There's a Bubba sized guy at work who was talking about his love for Caesars. I berated him for drinking tomato fish juice. He said with a pickle, it's very refreshing. I said, "That's double-gay, damn you, now get out!" I don't I'll live through the day.

What the fuck is wrong with Caesars, you pretentious wank?! You can pack a healthy amount of booze into those fuckers, AND you can drink them even when you're hung over.

The pickle sounds a little weird, though. And for that reason, you should get some friends and beat him up for being different.

Listen, I don't think it's pretentious to think a Sssspicy ssssCaesssar is a medley of stupid and girly. I'd like to go back in time, meet the genius that came up with the idea of cutting the foul taste of Tomato juice with the salty brine of clams, and introduce him to the refreshing flavour of a can of whoop ass. And booze don't make it okay! I could spike dirty sock soup with expensive cognac and it would still be dirty sock soup!

What do you mean "booze don't make it okay"! Need I remind you of the day you jazzed up my protein shake so that I may gain admittance to your drunken palace of debauchery? OF COURSE BOOZE MAKES IT OKAY!!! And that aside, Clamato Juice is damn tasty stuff.

Clamato isn't a beverage, it's a half finished soup. Warm it up, add some corn, potatoes and some actual clams, you might have something. On the booze tip, limits must be drawn. A rummed up protein shake is one thing, but I don't know of anyone who'd kick back with a Fear Factor Pigs Ass and Cockroach Daiquiri.

Clamato isn't a beverage, it's a half finished soup. Warm it up, add some potatoes and some actual clams, you might have something.

That line kind of makes me wish I hated Clamato juice, just so I could use it. Instead, I'll use this one: Which sissy puked for nearly 24 solid hours due to berry wine cooler abuse?

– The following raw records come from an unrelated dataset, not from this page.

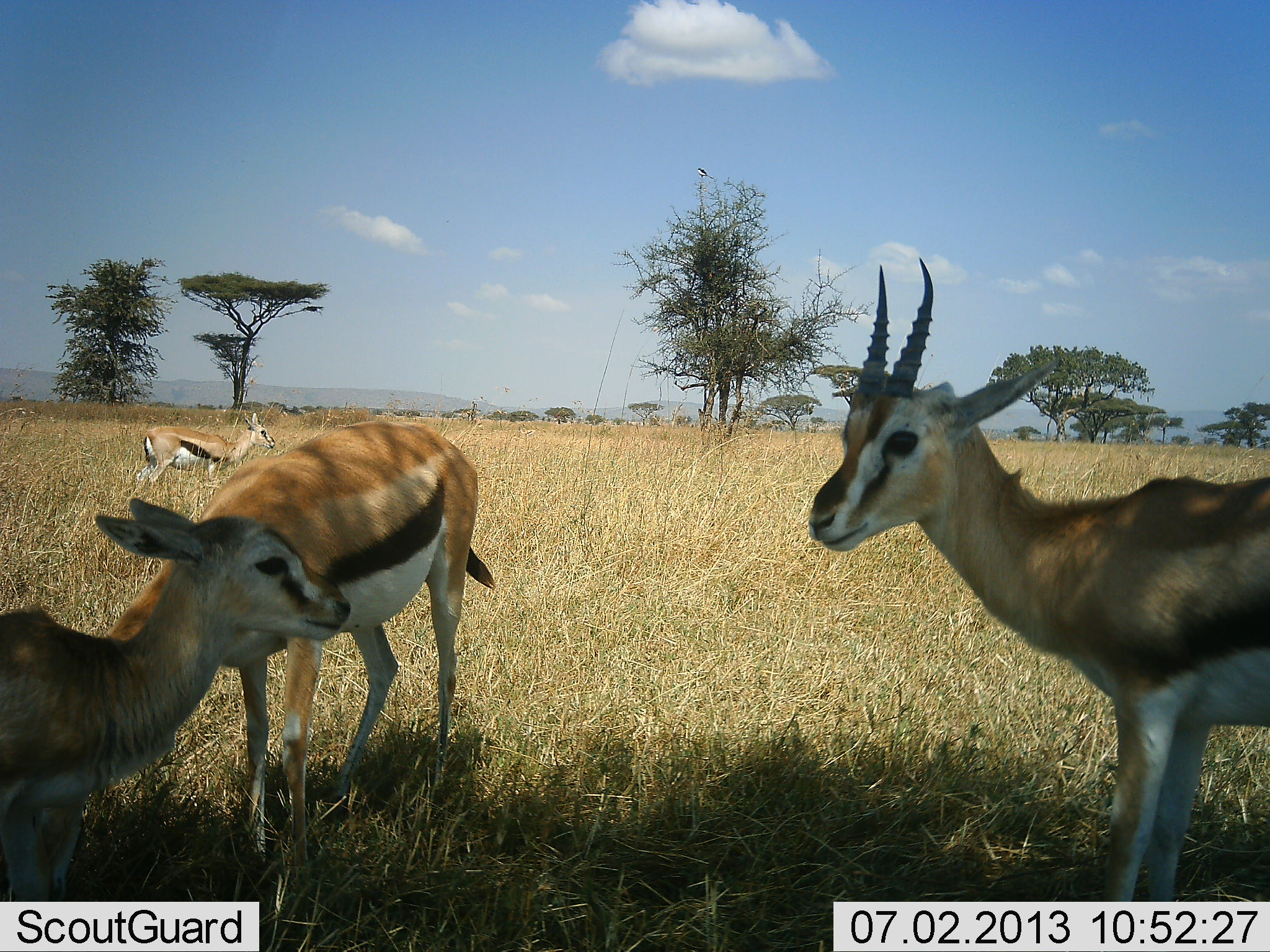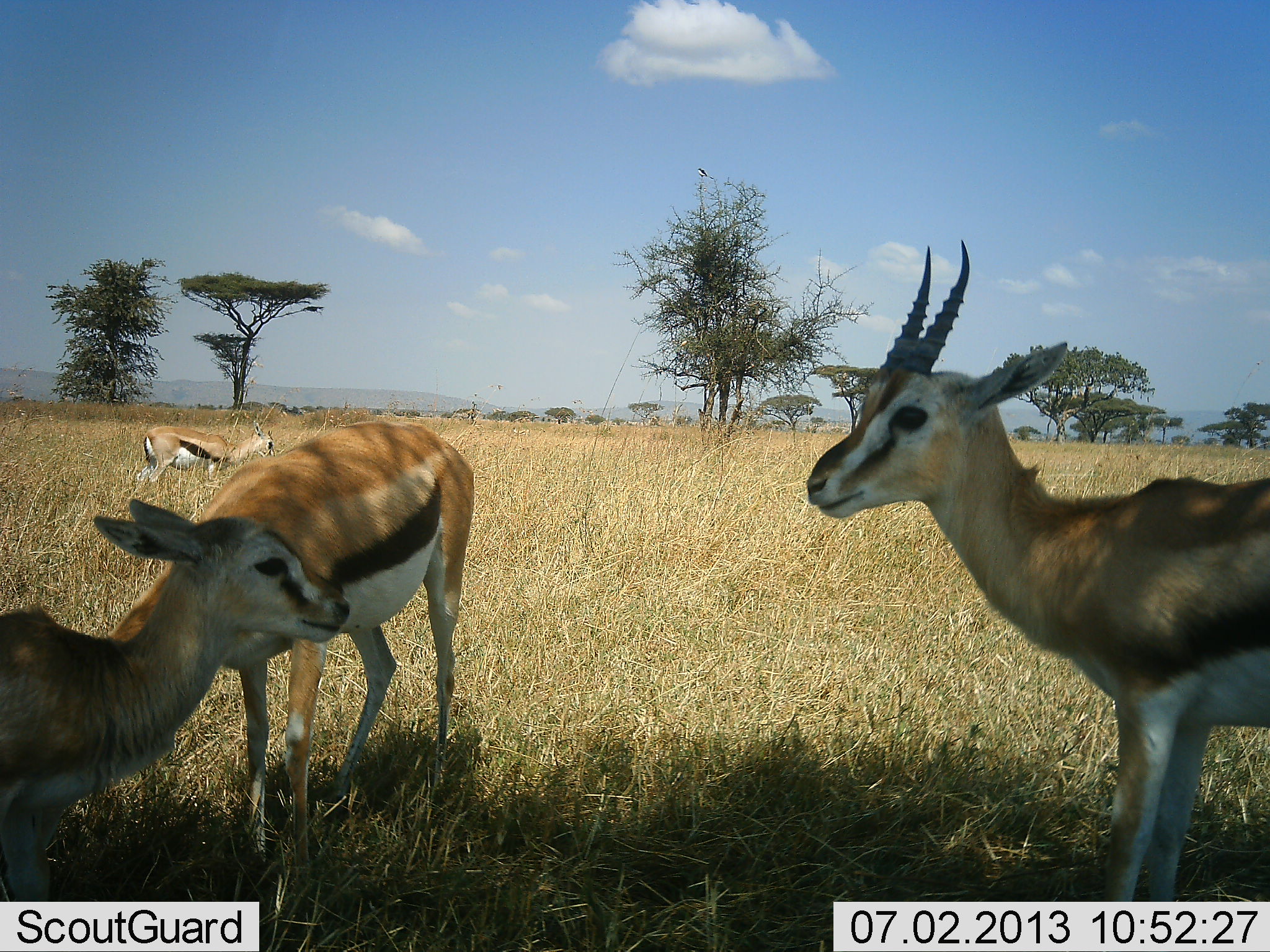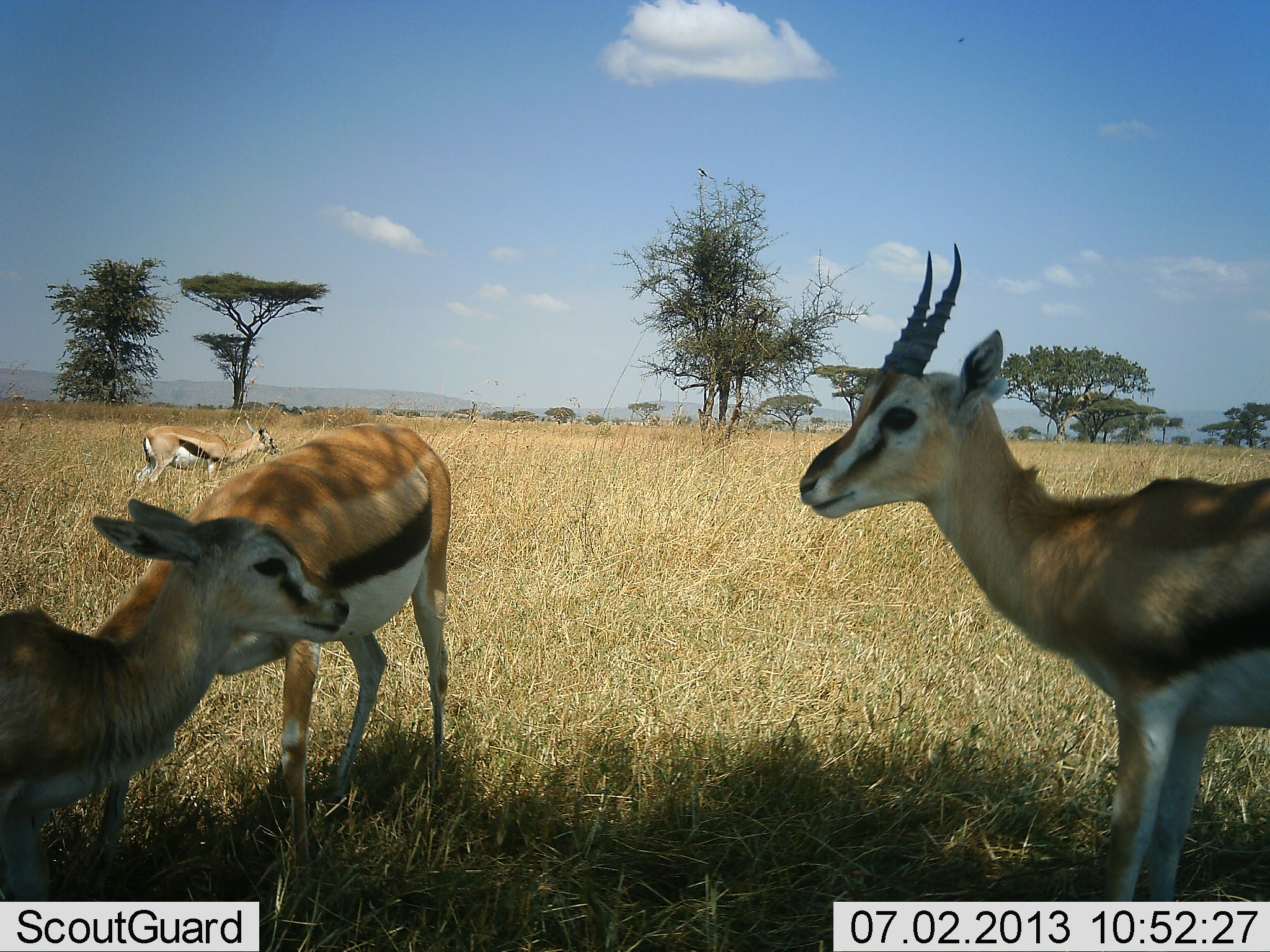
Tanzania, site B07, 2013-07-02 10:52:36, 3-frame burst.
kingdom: Animalia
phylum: Chordata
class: Mammalia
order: Artiodactyla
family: Bovidae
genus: Eudorcas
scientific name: Eudorcas thomsonii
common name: thomson's gazelle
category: gazellethomsons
Gazellethomsons (thomson's gazelle) (Eudorcas thomsonii), count 4. Behavior (volunteer vote fractions): standing 100%, resting 0%, moving 0%, interacting 0%. Young present (vote fraction): 40%. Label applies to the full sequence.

Now don't go getting personal, Silver Bullet. Don't make me tell the Hat Trick story.

THAT WAS A HUGE AMOUNT OF BOOZE!!! Fine. Dainty constitutions aside, I can consume a bunch of Caesars, with or without hangover, consequence free.

That's no excuse, Aquaman. Well, at least you Don't befoul beer with that salty undersea poison. That would be inexcusable

…sometimes a Red Eye hits the spot

WHAT?! Bah!! YOU!!!… I don't want to talk to you for a whole week.